Once you have those scenarios mapped out, take them to a lender. A good lender will not just confirm your down payment options. They will give you a full picture that includes estimated closing costs, prepaid expenses, and what your monthly payment would look like under each scenario. Walking into that conversation with your own rough calculations already done means you can ask sharper questions and actually understand the answers you get back.
Beyond lenders, there are resources most buyers never think to check. Here are some worth exploring before you assume you need to come up with every dollar on your own:
- State housing finance agencies often offer down payment assistance, low-interest loan programs, and grants specifically for first-time buyers. These programs vary by state, so what is available in Texas will look different from what you find in Ohio or Washington.
- Employer and community programs are another option some buyers overlook entirely. Certain employers and local organizations offer homebuyer support that can cover part of your upfront costs, and eligibility requirements are often more flexible than you might expect.
- HUD-approved housing counselors are trained to help buyers work through their full financial picture, compare loan options, and understand what they are signing up for before committing. Finding one through the HUD website costs little to nothing, and the one-on-one guidance can be worth more than hours of independent research.
- Freddie Mac's free Homebuying Budget Calculator helps you calculate affordability based on your monthly payment capacity, which gives you a second angle on the same question.
Working the numbers from both directions, what you have saved and what you can afford monthly, gives you a far more grounded sense of where you actually stand. That combination of a lender estimate and your own scenario planning is what turns a vague savings goal into a real, actionable number.
Final Thoughts
Many first-time buyers are operating with a savings target that is far higher than what their loan actually requires, and that gap is what keeps homeownership feeling out of reach when it may not be. The median down payment for first-time buyers sits at 9%, and programs like FHA, HomeReady, Home Possible, and VA loans make it possible to buy with as little as 3%, 3.5%, or nothing down depending on eligibility.
At the same time, the down payment alone does not tell the full story. Closing costs between 2% and 5% of the purchase price sit on top of whatever you put down, and factoring those in from the start is what keeps you from being caught off guard at the closing table. Thinking in terms of total cash-to-close rather than just the down payment is a more accurate and more empowering way to plan.
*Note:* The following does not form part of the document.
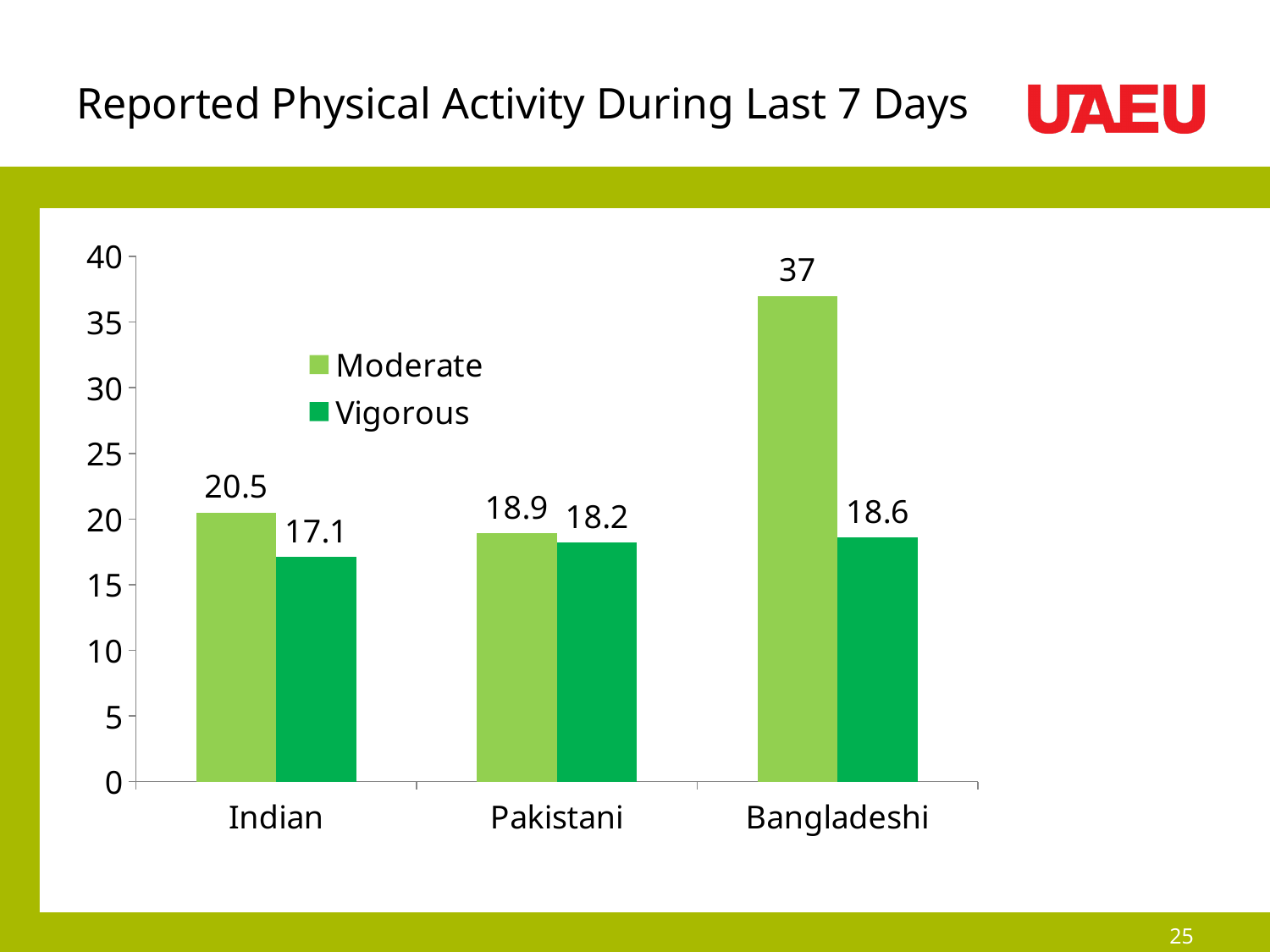
What is the Vigorous value for Bangladeshi? 18.6 Is the Moderate value for Bangladeshi greater or less than 35? greater Which category has the lowest Vigorous value? Indian What is the difference between the Moderate and Vigorous values for Bangladeshi? 18.4 What is the difference between the Moderate values for Indian and Pakistani? 1.6 How many series does the legend list? 2 What is the Moderate value for Indian? 20.5 Which is larger, the Vigorous value for Pakistani or the Vigorous value for Indian? Pakistani What is the Moderate value for Pakistani? 18.9 Which category has the highest Moderate value? Bangladeshi What kind of chart is shown on the slide? bar chart How many categories are shown on the x axis? 3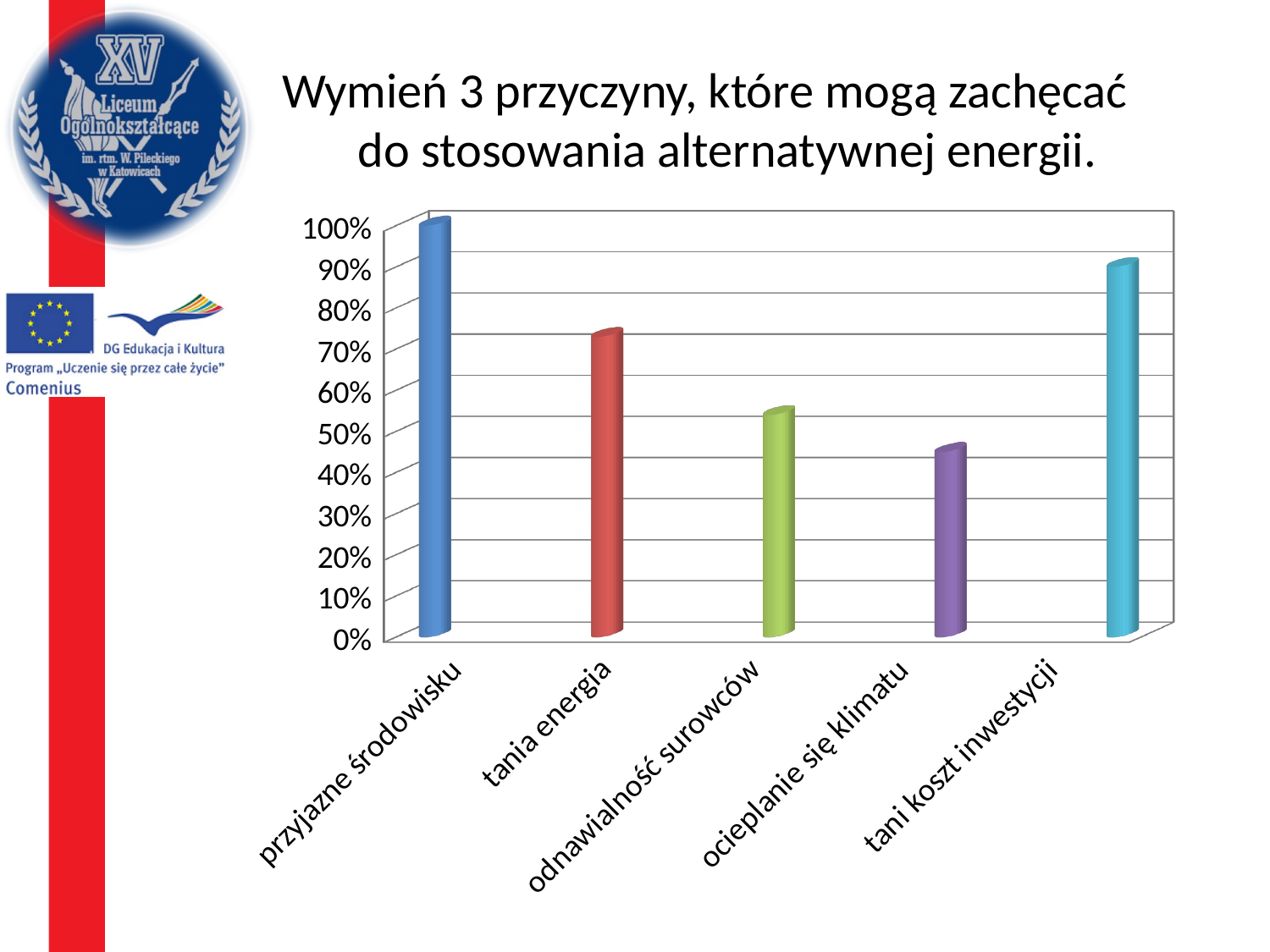
Which category has the lowest bar in the chart? ocieplanie się klimatu How many categories are shown on the x axis of the chart? 5 Is the value for tani koszt inwestycji greater or less than 80%? greater What kind of chart is shown on the slide? bar chart Is the value for odnawialność surowców greater or less than 60%? less Is the value for tania energia greater or less than 60%? greater Which category has the highest bar in the chart? przyjazne środowisku Which is larger, the value for tani koszt inwestycji or the value for ocieplanie się klimatu? tani koszt inwestycji Which is larger, the value for tania energia or the value for odnawialność surowców? tania energia What colour is the bar for przyjazne środowisku? blue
The most useful next step is to stop measuring yourself against a benchmark built for a different era and start comparing real loan options with actual numbers attached. Run your scenarios, talk to a lender, check your state housing agency, and look into HUD-approved counseling if you want guidance before committing. For a lot of first-time buyers, the path to homeownership is shorter and more achievable than the 20% rule has led them to believe.